# Harder/Smith sander wiring question



## JCKL (Nov 16, 2003)

I'm looking at buying one of these sanders used without wiring and controls. Is there a wiring diagram so i can make up a on/off control for it? or does someone make aftermarket controls for them?


----------



## fireside (Mar 1, 2008)

I have two harder electric units. Wiring in pretty easy just one power wire from switch to selinod than battery cables to the unit in the rear. I can take pics of my units if you need them


----------



## JCKL (Nov 16, 2003)

what type of switch did you use? and if you have time i'd appreciate some picutes of it. Thanks!


----------



## JCKL (Nov 16, 2003)

I'm guessing this would probably work for either sanderhttp://www.downeastermfg.com/files/electrics-wiring-diag.jpg


----------



## Stan (Nov 28, 2003)

http://www.smithspreaders.com/Manuals/Series_II_Parts_List_Service_Manual.pdf

Scroll down on above link


----------



## Santry426 (Nov 18, 2009)

This the one on craiglist for sale thats tweaked?


----------



## JCKL (Nov 16, 2003)

ya that was one of them that i looked at, i ended up buying a 2 yr old fisher poly instead


----------

#### [Exercise requirements]
For each statement, state whether it agrees with the sander wiring thread, answering yes or no and quoting the words of the thread that decide it. 1. The poster fireside owns two Harder electric units. 2. JCKL ended up buying a used Harder sander. 3. Stan tells readers to scroll down on the link he posted.

#### [Data rows]
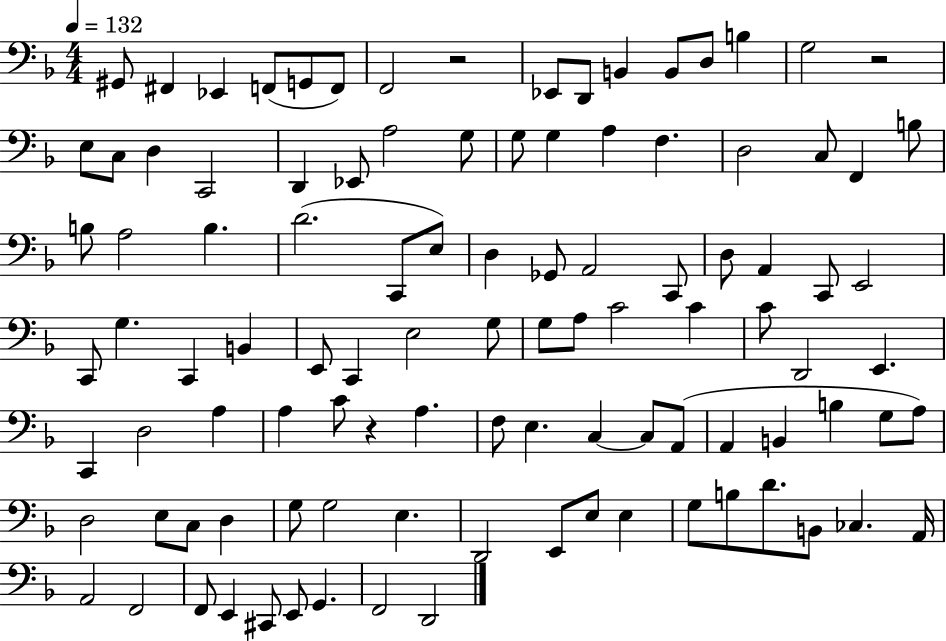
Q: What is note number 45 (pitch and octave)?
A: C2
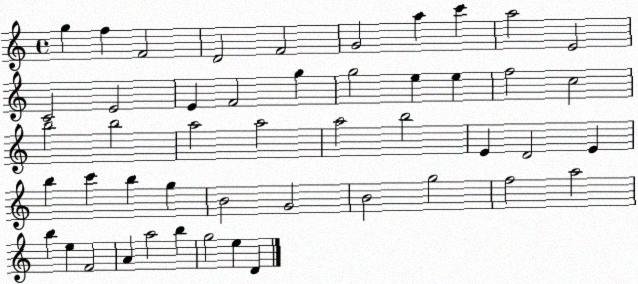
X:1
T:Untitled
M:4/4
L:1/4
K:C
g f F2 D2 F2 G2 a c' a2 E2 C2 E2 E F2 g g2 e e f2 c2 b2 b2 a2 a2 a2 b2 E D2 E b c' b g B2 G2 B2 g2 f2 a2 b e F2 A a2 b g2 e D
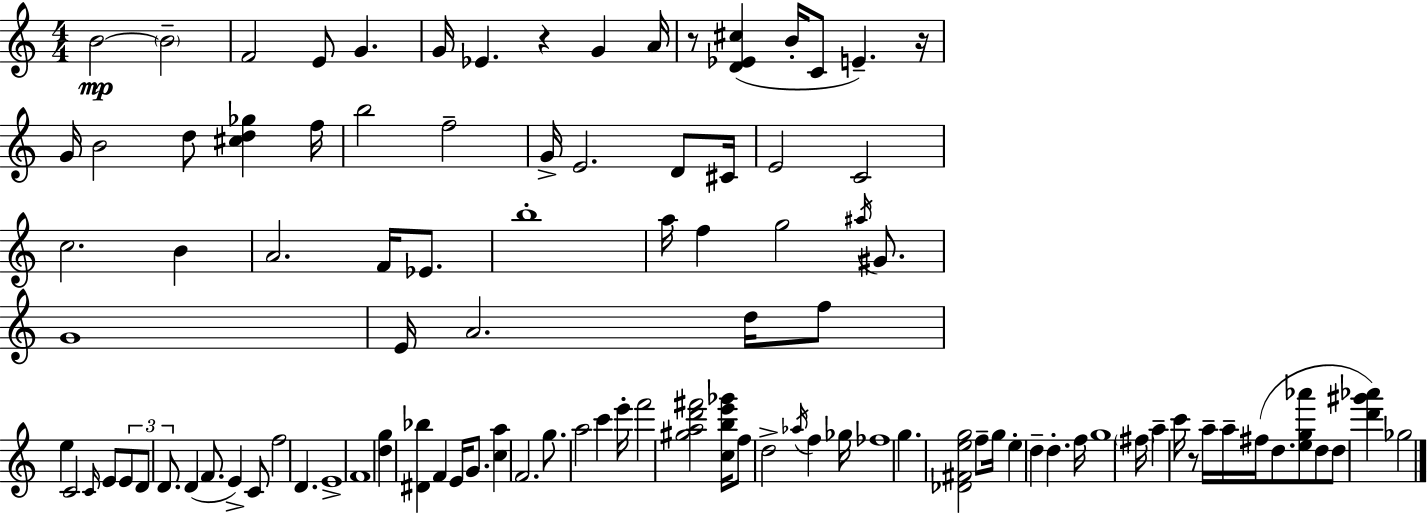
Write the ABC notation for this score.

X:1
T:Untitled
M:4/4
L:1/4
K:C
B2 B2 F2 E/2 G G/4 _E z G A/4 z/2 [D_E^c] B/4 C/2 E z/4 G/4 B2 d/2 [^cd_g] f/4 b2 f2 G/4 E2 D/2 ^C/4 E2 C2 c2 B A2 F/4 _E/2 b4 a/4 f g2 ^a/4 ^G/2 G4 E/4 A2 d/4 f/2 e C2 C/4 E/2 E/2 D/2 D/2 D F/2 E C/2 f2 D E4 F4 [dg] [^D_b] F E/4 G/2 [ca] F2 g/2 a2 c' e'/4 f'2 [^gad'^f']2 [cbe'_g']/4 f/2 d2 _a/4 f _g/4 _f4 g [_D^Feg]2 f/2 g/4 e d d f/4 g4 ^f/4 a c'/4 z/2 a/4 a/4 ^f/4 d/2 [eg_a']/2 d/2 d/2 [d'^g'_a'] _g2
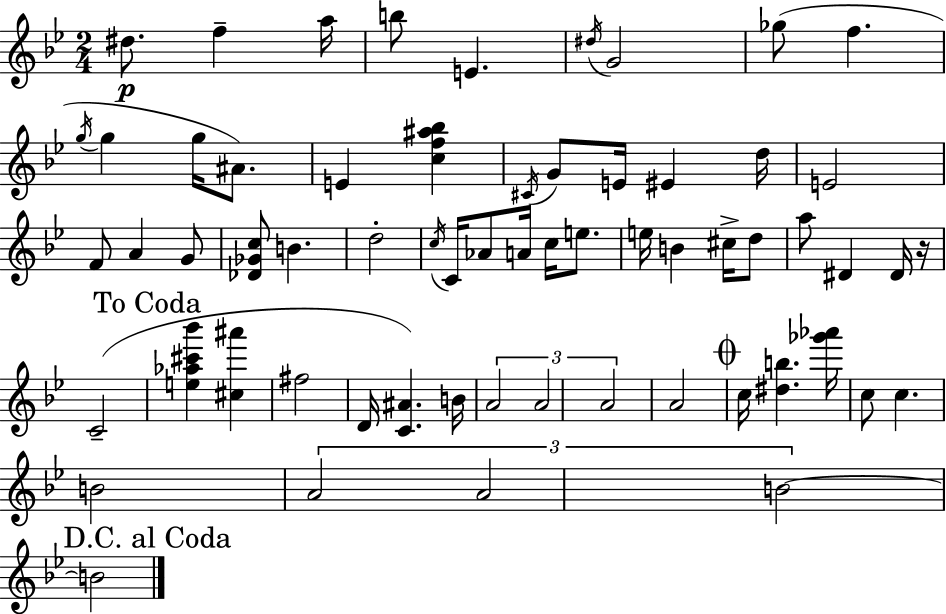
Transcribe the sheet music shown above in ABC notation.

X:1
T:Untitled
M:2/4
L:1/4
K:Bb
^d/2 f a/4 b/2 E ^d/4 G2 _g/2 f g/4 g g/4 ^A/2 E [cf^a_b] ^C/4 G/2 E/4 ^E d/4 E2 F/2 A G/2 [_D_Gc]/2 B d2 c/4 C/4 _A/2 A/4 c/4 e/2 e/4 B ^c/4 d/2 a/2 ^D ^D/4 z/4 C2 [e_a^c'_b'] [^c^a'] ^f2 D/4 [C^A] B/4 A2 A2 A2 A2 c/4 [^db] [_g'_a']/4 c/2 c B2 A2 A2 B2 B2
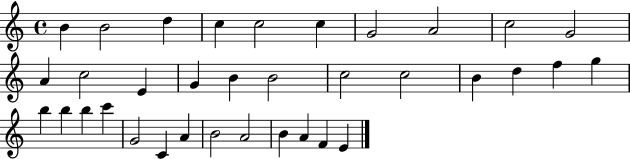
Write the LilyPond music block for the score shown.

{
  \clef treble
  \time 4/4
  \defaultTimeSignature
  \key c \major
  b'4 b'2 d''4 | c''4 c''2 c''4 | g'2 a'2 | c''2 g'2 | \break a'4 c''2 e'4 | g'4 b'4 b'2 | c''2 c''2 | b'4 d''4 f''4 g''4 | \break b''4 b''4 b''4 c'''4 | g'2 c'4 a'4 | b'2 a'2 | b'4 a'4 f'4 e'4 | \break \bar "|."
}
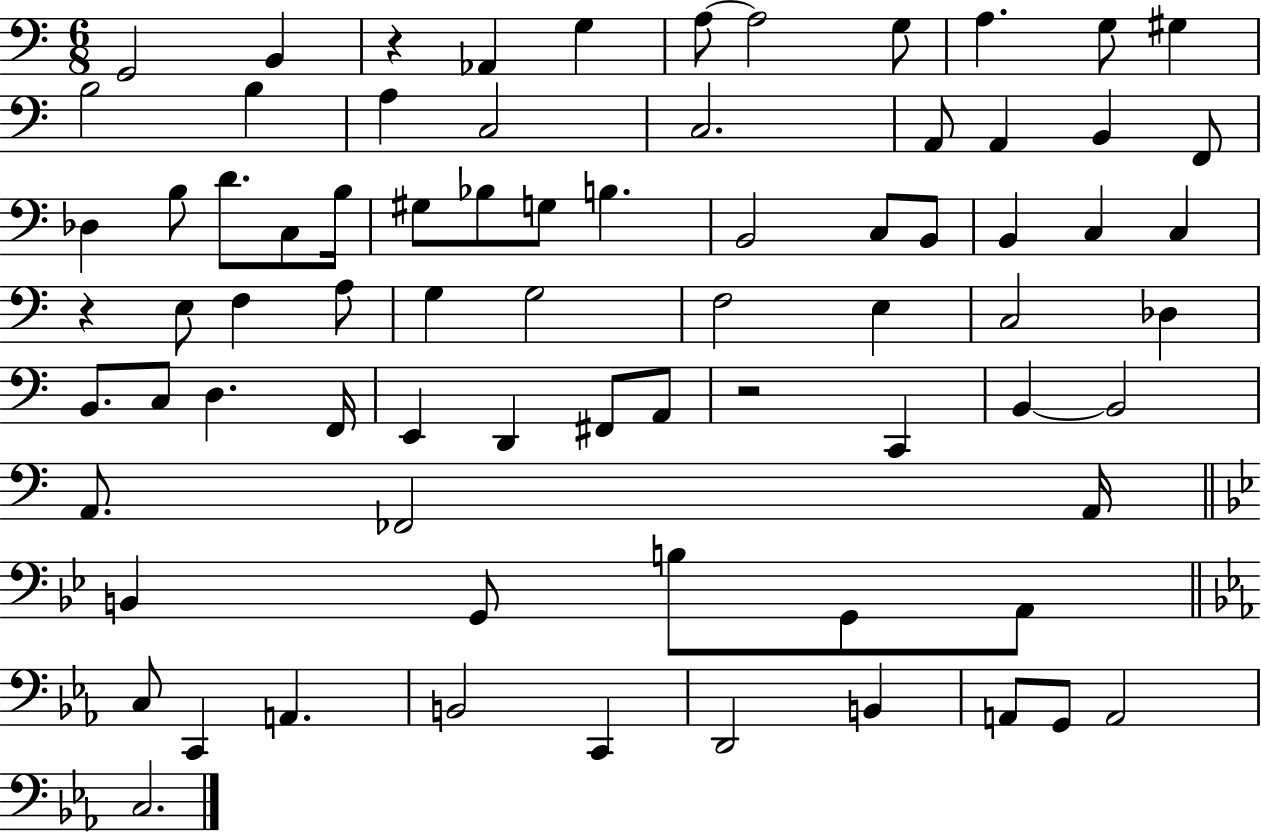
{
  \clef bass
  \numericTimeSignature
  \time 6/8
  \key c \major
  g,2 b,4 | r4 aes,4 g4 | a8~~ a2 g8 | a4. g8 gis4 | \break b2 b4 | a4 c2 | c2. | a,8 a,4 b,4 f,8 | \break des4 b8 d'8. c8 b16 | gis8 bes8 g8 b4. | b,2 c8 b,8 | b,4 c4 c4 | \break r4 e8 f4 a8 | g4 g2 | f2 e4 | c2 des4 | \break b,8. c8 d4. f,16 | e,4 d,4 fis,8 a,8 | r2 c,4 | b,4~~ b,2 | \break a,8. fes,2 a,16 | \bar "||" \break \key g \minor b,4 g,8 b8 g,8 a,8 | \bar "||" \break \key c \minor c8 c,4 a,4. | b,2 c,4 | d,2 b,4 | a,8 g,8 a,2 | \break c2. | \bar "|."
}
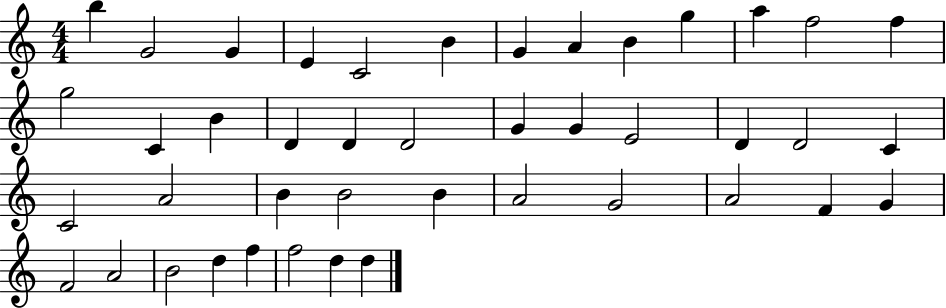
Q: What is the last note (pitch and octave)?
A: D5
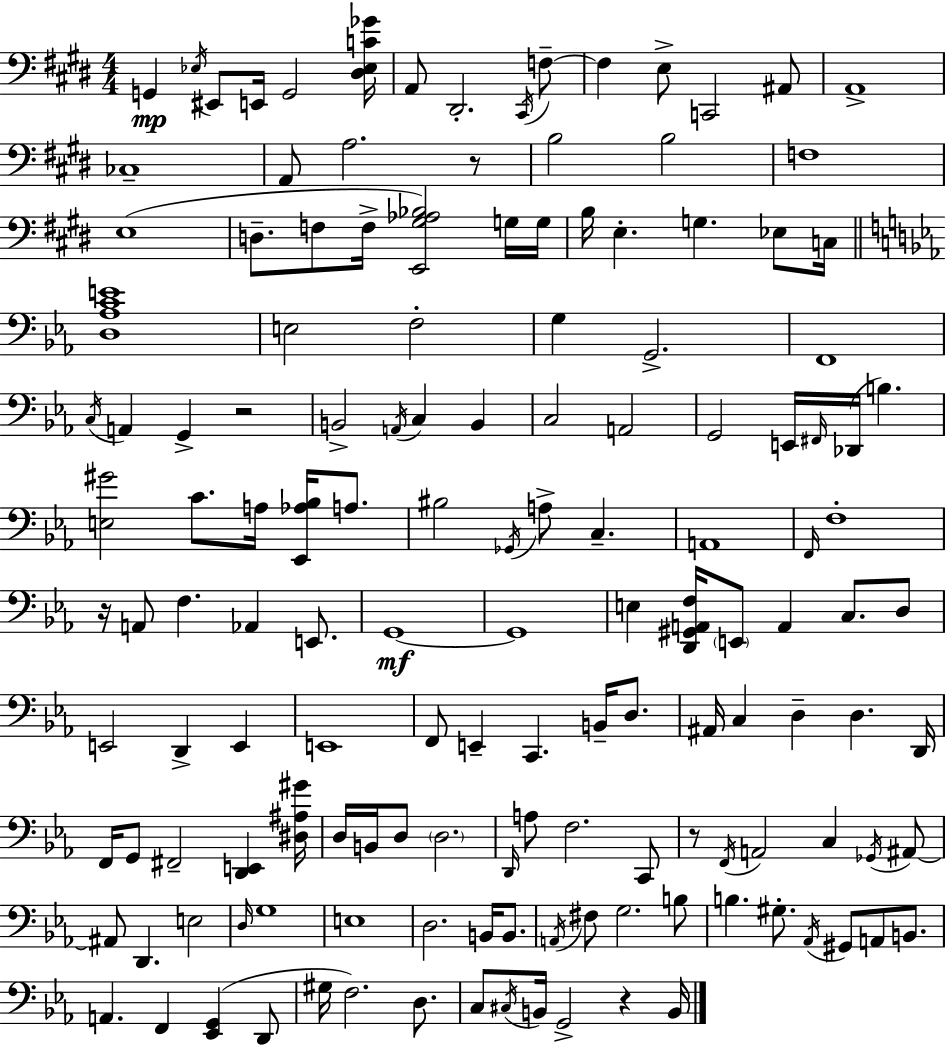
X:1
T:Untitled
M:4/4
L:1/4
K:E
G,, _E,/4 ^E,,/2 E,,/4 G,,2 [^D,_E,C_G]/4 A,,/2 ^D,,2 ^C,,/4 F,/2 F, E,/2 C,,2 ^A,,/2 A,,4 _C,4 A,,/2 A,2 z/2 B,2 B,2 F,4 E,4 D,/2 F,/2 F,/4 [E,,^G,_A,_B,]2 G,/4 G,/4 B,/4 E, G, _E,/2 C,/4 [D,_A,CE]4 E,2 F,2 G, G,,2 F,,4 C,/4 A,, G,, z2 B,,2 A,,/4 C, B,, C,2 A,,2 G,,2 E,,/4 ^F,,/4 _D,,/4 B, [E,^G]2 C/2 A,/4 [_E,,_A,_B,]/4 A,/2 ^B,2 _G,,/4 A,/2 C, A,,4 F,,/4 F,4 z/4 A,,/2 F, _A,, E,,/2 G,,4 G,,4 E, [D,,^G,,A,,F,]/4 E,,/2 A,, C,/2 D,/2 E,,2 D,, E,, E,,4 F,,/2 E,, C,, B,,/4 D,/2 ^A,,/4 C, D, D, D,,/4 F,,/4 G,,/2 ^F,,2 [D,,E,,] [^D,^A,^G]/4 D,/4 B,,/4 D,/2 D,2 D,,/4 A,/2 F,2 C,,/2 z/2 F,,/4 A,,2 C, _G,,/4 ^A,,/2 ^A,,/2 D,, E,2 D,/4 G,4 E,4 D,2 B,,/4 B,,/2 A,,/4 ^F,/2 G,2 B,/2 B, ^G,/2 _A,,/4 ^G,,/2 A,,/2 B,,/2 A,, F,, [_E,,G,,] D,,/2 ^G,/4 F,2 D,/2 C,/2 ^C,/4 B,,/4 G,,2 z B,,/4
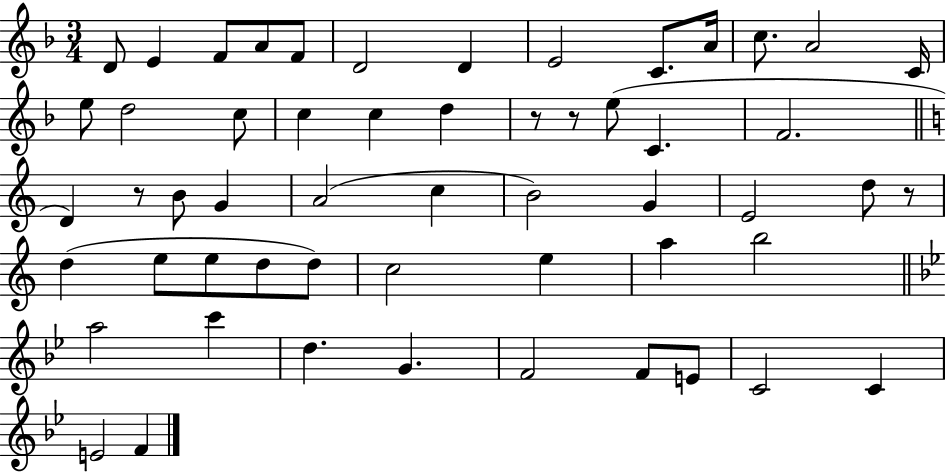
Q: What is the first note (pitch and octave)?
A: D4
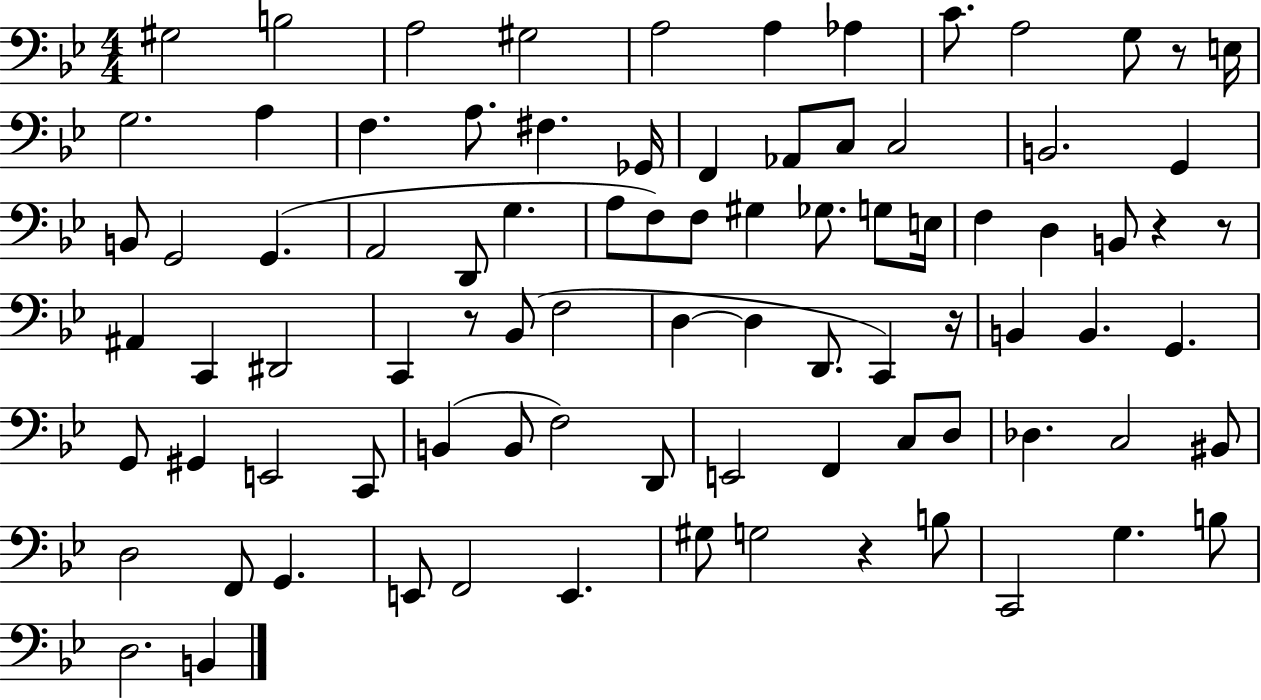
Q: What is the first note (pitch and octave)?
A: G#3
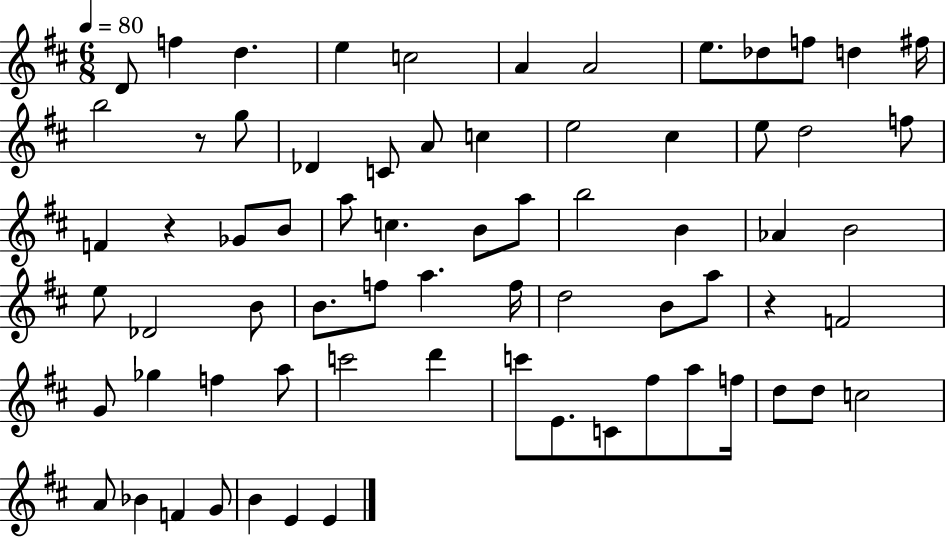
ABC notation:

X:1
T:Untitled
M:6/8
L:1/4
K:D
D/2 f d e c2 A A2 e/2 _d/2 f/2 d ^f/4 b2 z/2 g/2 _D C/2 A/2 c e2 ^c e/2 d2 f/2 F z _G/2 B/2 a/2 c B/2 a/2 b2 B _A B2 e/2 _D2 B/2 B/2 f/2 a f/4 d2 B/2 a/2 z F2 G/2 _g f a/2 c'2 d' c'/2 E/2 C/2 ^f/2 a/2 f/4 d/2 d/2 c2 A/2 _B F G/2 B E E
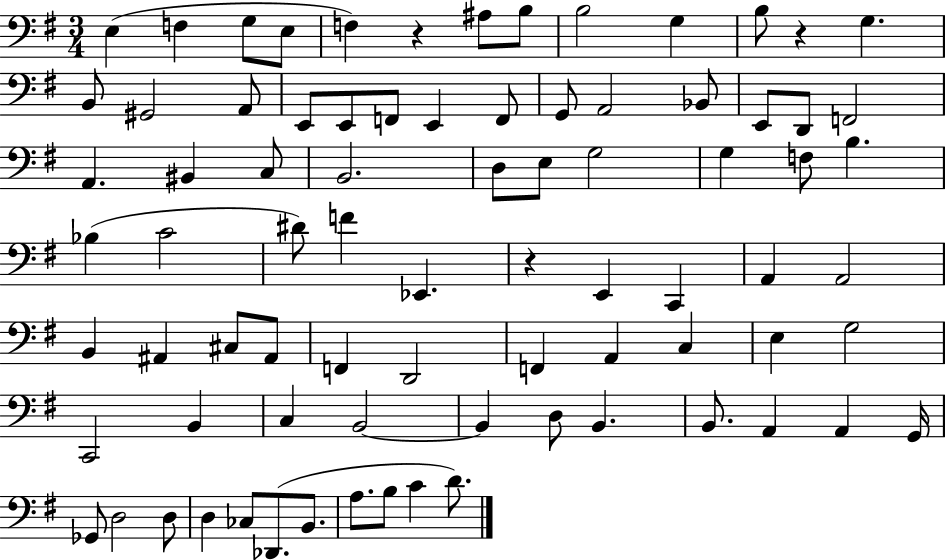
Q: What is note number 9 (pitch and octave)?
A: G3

#### [Reply]
1. Yes: "I have two harder electric units."
2. No: "i ended up buying a 2 yr old fisher poly instead"
3. Yes: "Scroll down on above link"